St. Jude Medical, hospitals, pay almost $4 million for alleged kickback scheme

by Brendon Nafziger, DOTmed News Associate Editor | June 04, 2010
Settlement with DOJ
St. Jude Medical Inc. and two hospitals have to pay up almost $4 million after a whistleblower alert to an alleged kickback scheme.

The St. Paul, Minn.-based pacemaker manufacturer and two hospitals paid the United States $3,898,300 after settling allegations the company gave the hospitals kickbacks so they would buy their equipment, the Department of Justice said today.

The DOJ accused the medical device company of giving "rebates" to the hospitals based on prior purchases of their equipment, as well as helping to pay for competitors' equipment to encourage the hospitals to buy theirs in the future.

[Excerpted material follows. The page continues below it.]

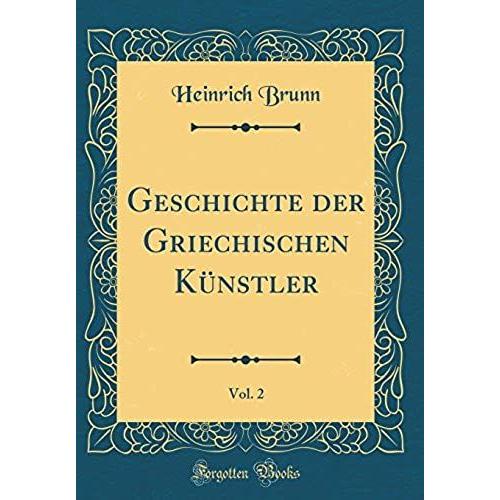 Geschichte Der Griechischen Künstler, Vol. 2 (Classic Reprint)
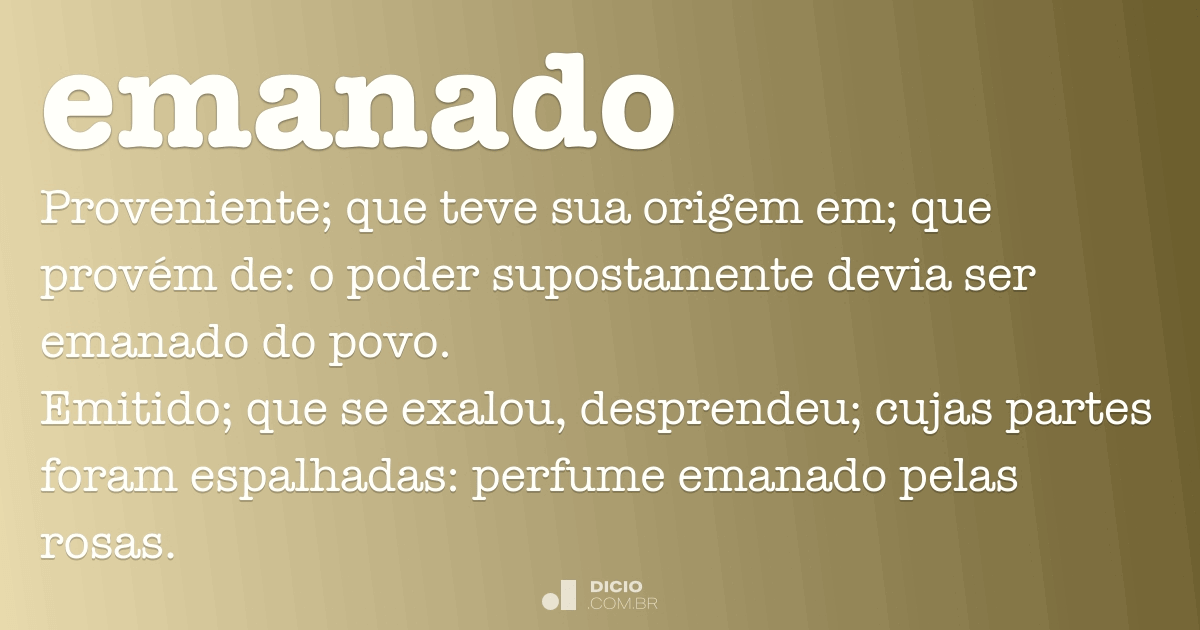 Emanado - Dicio, Dicionário Online de Português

St. Jude had to cough up around $3.7 million, while Parma Community General Hospital in Parma, Ohio shelled out $40,000, and Norton Healthcare in Louisville, Ky. paid $133,300.

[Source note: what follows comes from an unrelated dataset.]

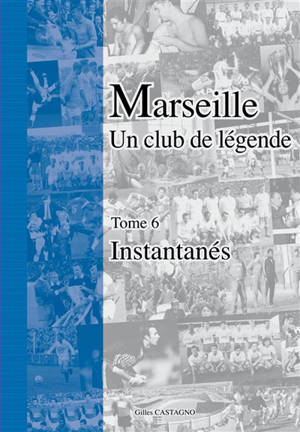 Marseille Un club de légende - Tome 6 - Instantanés : Instantanés Vol. 6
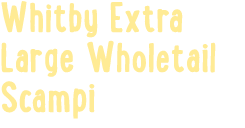 Whitby Extra Large Wholetail Scampi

"Hospitals should base their purchasing decisions on what is in the best interests of their patients," Tony West, assistant attorney general for the civil division at the DOJ, said in a statement. "We will act aggressively to ensure that choices about health care are not tainted by illegal kickbacks."

Under a contract with Parma, St. Jude Medical allegedly offered discounts based on the percentage of heart-device products the hospital purchased from the company, according to settlement documents obtained by DOTmed News.

The Ohio hospital would earn rebates or discounts on St. Jude products "if it gave SJM 90 percent of its annual usage of mechanical heart valves, 80 percent of its annual usage of conventional pacemakers, and 50 percent of its annual usage of conventional implantable cardiac defibrillators (ICDs)," read the documents.

While awaiting U.S. Food and Drug Administration approval on two heart-device products, St. Jude Medical also allegedly offered rebates for a competitor's products, provided the hospital met purchasing targets for the company, according to the documents.

St. Jude entered into a similar contract with the Kentucky hospital, allegedly paying rebates to reward "market share targets," according to the documents.

The suit was brought by whistleblower Jerry Hudson, who under the False Claims Act stands to pocket $640,050 of the settlement. Hudson was an employee of St. Jude Medical, a spokesman for the DOJ told DOTmed News. According to the settlement, Hudson was St. Jude's regional sales manager for northeast Ohio from February 2004 through September 2005. He brought the case to the DOJ in 2006, the agency said.

In a statement sent to DOTMed, St. Jude said in the settlement the company did not admit to any liability or wrongdoing.

"The allegations centered on small, isolated product rebates that the company paid more than five years ago," St. Jude said. "The company entered into a settlement agreement in order to avoid the potential costs and risks associated with litigation."

Thanks to enforcing the anti-fraud act, the DOJ says it has recovered nearly $3 billion since January 2009.

St. Jude's stocks dipped 3.16 percent to reach $36.79 in recent trading Friday.